Chapter 24

24 1 16
                                    

Mason

I started to feel nervous around Thea again. I've always felt nervous around her after we got reunited again, but this was different. Now I was nervous that she was going to mention something that would put me on the spot.

A spot where I had gotten myself into. This was all really my fault, but I just couldn't bear to lay on the floor and wait for her to stop trashing in her sleep on her own. I don't think I could've been able to sleep through her whimpering. So this was a situation that I had put myself in, but it wasn't one that I regretted. I knew that I had done it for food reasons, but I'm not sure if Thea would see it that way.

After the both of us finish stretching, we start jogging. I think about how it would be for me to run faster than her and get away, but then it wouldn't make sense. The only reason that Thea was running with me was because she was scared to be out on her own. After being in New York for the last six years, her senses had been heightened by this subject. It would be easy for her to get assaulted on the streets all on her own.

This was her hometown; she had lived here all her life. But I guess it made sense why she was nervous.

I braved a look at her to find that she was matching my pace perfectly, her ponytail swaying perfectly with the movement. Her face was set straight in front of her, her eyes hard as she stared at her line of sight intently. I know that she had to be thinking about what she saw when she woke up this morning.

I swallow, and then she cuts her tongue at me, and it seems that my mouth dries with one look. She only says, "So what was that this morning?"

I think about how I want to answer. I want to think about how she asked the question. I tried to find the accusation in her voice or her facial expression, but I didn't find any. There isn't any sense of anger toward me either, so I decide to be honest.

"I woke up in the middle of the night hearing a noise," I start, glancing at her before setting my eyes straight across. "I knew it was from you. It came from inside the room. You were having a nightmare, so I waited for it to pass. But you kept whimpering, and then you did the worst thing you could do."

"What was it?" she asks, and I glance at her with a little frown.
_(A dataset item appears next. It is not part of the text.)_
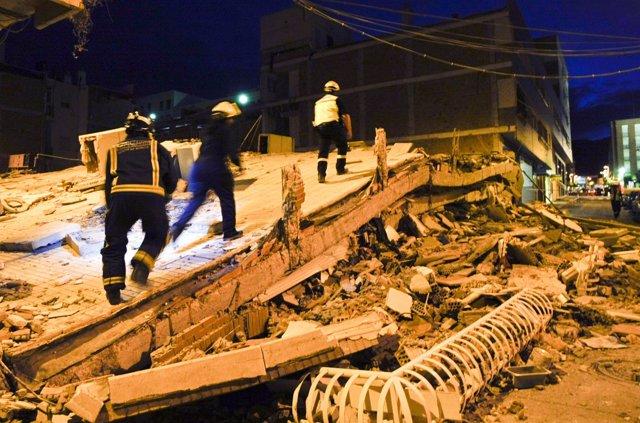 Labores De Rescate Tras Los Terremotos De Lorca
"You screamed in your sleep," I say, and I find that the only thing she did was just duck her head. Did she know that she does that? Is she aware of the fact that her nightmares are so bad for her to react on the exterior? I don't question her, as I just say, "I made my way to you, and I didn't know what else to do but offer you my hand."

Then I clear my throat, avert my gaze, and I say, "And you took it."

And kept it for the whole night.

"Oh," Thea says, a flush appearing on her face, not from the exercise that we were doing. She huffs out a breath and keeps her eyes down as she says, "Well. I guess I should thank you then."

"Yeah," I say, and then shake my head. I turn my head toward her and say, "So, what's the nightmare about?"

That was the wrong thing to ask. I don't think any question would have been good for me to ask her in this situation. I don't think that I had any authority to wonder anything about her. I knew that she would shut me out and ignore it, and yet I still asked.

Yet, Mason Katz cannot seem to let the girl go.

Thea tugs on the base of her ponytail and then brings it in front of her, only to move it away. Then she says, "A lot of things." I don't say anything other than a nod. She sighs. The sound is breathless from the fact that we are running now. "The dream is all my emotions at once."